Am J Transplant. 2006 May;6(5 Pt 1):1017-24. doi: 10.1111/j.1600-6143.2006.01294.x.
This study investigates retrospectively the incidence, risk factors and mortality of post-transplant lymphoproliferative disorders (PTLD) in adult orthotopic liver transplant (OLT) recipients. Among 1206 OLT recipients at a single institution, 37 developed a PTLD. The incidence of PTLD was highest during the first 18 months and relatively constant thereafter with cumulative incidence of 1.1% at 18 months and 4.7% at 15 years. The risk of PTLD was approximately 10% to 15% of the risk of death without PTLD. During the first 4 years following OLT, PTLD were predominantly related to EBV, while afterward most PTLD were EBV negative. Significant risk factors for PTLD in OLT recipients were transplantation for acute fulminant hepatitis during the first 18 months following OLT (HR=2.6, p=0.007), and rejection therapy with high-dose steroids (HR=4.5, p=0.049) and OKT3 (HR=3.9, p=0.016) during the previous year. Therapy with high-dose steroids or OKT3 (HR=3.6, p=0.0071) were also significant risk factors for PTLD-associated mortality. OLT recipients remain at risk for PTLD years after transplantation. The strong association of PTLD with rejection therapy and the worse post-PTLD prognosis among recipients of rejection therapy indicate the need to balance the risk of immunosuppression against the risk of PTLD following rejection treatment.
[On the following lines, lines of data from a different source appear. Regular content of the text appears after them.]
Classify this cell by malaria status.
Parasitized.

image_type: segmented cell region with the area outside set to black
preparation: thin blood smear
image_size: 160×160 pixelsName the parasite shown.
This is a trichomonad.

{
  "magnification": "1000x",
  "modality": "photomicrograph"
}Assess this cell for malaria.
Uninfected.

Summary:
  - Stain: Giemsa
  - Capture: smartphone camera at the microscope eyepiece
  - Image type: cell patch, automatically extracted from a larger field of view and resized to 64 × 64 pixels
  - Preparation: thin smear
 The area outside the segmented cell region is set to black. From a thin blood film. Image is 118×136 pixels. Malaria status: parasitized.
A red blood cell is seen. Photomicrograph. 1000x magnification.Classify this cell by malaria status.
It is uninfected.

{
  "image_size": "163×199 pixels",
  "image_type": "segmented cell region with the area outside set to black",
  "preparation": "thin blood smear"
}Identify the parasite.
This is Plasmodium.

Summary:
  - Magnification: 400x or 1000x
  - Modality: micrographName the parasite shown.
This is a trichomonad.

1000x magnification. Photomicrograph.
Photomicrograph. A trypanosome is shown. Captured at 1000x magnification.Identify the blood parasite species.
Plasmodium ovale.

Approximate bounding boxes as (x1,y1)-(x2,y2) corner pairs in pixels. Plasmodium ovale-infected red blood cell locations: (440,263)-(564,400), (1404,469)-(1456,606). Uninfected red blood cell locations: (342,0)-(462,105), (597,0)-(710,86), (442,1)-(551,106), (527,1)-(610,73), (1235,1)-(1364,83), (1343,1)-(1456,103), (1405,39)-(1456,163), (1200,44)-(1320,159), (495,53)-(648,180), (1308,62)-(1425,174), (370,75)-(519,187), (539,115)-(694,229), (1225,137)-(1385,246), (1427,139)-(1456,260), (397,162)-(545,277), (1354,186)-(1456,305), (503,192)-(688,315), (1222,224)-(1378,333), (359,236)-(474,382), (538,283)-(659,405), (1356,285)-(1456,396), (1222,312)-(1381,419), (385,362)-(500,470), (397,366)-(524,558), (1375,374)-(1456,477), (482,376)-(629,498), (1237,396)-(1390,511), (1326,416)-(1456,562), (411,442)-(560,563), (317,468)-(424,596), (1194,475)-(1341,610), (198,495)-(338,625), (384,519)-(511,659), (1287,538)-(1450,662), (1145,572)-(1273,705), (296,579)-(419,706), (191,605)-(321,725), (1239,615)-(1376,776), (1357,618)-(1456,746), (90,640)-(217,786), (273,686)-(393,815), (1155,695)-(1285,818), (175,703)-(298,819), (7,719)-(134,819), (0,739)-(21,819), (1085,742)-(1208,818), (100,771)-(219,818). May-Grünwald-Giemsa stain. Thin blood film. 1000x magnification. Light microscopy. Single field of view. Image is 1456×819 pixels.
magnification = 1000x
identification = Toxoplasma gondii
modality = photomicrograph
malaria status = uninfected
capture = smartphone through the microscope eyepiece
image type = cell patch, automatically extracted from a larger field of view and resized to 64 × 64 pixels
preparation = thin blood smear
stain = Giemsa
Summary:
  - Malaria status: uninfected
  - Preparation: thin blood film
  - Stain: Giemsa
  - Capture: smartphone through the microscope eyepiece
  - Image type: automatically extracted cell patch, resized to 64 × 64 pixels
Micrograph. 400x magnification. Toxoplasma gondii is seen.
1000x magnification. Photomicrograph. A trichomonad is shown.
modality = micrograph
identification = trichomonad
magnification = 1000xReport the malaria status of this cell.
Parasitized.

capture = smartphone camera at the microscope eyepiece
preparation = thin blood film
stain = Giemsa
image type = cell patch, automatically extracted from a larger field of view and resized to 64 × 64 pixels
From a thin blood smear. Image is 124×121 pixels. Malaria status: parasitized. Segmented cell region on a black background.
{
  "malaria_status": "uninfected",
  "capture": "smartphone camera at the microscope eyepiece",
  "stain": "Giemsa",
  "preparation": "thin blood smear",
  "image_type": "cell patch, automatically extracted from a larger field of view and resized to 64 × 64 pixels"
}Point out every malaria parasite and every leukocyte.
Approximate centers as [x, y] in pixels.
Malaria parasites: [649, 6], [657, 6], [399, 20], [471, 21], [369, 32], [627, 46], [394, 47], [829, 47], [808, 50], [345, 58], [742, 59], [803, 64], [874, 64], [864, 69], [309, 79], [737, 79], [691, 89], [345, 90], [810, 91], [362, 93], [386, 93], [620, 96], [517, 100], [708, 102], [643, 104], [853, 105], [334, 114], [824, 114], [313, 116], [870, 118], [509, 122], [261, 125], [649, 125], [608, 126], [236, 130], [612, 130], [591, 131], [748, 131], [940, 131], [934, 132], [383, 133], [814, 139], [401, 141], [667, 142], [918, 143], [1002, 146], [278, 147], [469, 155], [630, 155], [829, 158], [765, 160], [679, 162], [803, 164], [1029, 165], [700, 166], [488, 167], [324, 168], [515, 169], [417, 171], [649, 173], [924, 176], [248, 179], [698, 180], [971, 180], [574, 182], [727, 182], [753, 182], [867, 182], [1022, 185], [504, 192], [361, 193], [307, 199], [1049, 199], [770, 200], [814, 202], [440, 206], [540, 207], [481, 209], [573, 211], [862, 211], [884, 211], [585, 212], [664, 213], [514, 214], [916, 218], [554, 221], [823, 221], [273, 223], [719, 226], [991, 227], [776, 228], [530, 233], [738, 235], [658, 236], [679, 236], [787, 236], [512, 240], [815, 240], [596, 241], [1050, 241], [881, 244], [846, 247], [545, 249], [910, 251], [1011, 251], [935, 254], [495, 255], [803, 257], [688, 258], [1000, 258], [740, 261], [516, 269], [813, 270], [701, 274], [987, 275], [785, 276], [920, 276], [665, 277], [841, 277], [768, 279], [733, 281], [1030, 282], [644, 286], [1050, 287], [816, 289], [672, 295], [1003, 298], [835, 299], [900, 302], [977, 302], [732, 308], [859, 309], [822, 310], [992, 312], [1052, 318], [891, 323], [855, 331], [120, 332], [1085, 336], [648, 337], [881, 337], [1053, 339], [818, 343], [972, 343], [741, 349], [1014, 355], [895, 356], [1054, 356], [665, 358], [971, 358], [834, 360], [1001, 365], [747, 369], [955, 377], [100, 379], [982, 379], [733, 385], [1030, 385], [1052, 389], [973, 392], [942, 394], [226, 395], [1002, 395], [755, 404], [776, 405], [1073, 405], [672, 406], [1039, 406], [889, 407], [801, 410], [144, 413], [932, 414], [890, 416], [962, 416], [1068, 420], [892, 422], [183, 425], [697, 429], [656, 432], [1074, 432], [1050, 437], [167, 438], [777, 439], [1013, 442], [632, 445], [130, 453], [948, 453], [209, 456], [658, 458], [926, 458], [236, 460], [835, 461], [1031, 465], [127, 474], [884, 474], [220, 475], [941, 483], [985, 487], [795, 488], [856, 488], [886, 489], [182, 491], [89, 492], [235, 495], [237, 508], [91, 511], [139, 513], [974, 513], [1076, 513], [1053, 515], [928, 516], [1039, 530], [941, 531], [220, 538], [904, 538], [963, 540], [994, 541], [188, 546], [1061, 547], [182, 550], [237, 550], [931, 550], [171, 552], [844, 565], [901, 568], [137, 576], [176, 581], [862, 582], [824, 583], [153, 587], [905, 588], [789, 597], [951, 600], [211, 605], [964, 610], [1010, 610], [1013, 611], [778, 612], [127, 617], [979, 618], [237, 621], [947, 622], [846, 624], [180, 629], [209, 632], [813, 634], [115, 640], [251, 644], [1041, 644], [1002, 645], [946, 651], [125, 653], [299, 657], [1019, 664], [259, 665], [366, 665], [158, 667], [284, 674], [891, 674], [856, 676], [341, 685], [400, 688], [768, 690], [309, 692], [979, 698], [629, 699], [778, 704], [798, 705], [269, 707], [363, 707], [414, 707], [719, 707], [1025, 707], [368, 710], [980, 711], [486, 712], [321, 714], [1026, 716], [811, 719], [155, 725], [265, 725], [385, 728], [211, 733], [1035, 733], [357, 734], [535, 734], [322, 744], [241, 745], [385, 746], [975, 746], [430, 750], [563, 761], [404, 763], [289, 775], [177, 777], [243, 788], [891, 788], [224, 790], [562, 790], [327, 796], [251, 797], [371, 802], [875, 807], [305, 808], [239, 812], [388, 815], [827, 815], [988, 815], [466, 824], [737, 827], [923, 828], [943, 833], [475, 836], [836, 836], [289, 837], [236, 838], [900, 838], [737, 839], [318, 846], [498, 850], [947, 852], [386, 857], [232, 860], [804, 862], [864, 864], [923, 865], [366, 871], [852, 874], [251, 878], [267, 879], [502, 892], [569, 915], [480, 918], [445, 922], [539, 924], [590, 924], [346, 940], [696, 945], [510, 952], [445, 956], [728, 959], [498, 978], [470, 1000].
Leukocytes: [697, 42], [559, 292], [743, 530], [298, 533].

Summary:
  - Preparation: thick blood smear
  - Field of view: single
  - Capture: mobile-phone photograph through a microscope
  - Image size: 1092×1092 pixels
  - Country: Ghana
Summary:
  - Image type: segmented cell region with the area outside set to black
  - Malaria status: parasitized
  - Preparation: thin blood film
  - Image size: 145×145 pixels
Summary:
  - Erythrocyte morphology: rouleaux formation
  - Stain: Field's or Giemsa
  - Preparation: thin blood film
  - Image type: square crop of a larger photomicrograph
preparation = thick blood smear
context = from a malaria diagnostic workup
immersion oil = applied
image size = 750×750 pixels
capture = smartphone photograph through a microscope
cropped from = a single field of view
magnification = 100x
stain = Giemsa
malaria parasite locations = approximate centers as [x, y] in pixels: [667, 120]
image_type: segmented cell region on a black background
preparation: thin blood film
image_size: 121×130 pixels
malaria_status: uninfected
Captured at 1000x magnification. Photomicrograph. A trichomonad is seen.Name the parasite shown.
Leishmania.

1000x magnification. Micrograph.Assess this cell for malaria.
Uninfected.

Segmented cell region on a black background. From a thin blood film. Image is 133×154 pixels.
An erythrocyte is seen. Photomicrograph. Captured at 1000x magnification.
本研究回顾性调查了成人原位肝移植(OLT)受者中移植后淋巴细胞增生性疾病(PTLD)的发病率、危险因素及死亡率。在一家机构的1206例OLT受者中,37例发生了PTLD。PTLD的发病率在最初18个月内最高,此后相对稳定,18个月时累积发病率为1.1%,15年时为4.7%。PTLD的风险约为无PTLD时死亡风险的10%至15%。在OLT后的前4年,PTLD主要与EB病毒相关,而此后大多数PTLD为EB病毒阴性。OLT受者发生PTLD的显著危险因素包括OLT后最初18个月内因急性暴发性肝炎进行移植(HR=2.6,p=0.007),以及前一年接受大剂量类固醇(HR=4.5,p=0.049)和OKT3(HR=3.9,p=0.016)的抗排斥治疗。接受大剂量类固醇或OKT3治疗(HR=3.6,p=0.0071)也是PTLD相关死亡的显著危险因素。OLT受者在移植多年后仍有发生PTLD的风险。PTLD与抗排斥治疗的密切关联以及抗排斥治疗受者中PTLD后预后较差表明,需要在免疫抑制风险与抗排斥治疗后PTLD风险之间进行权衡。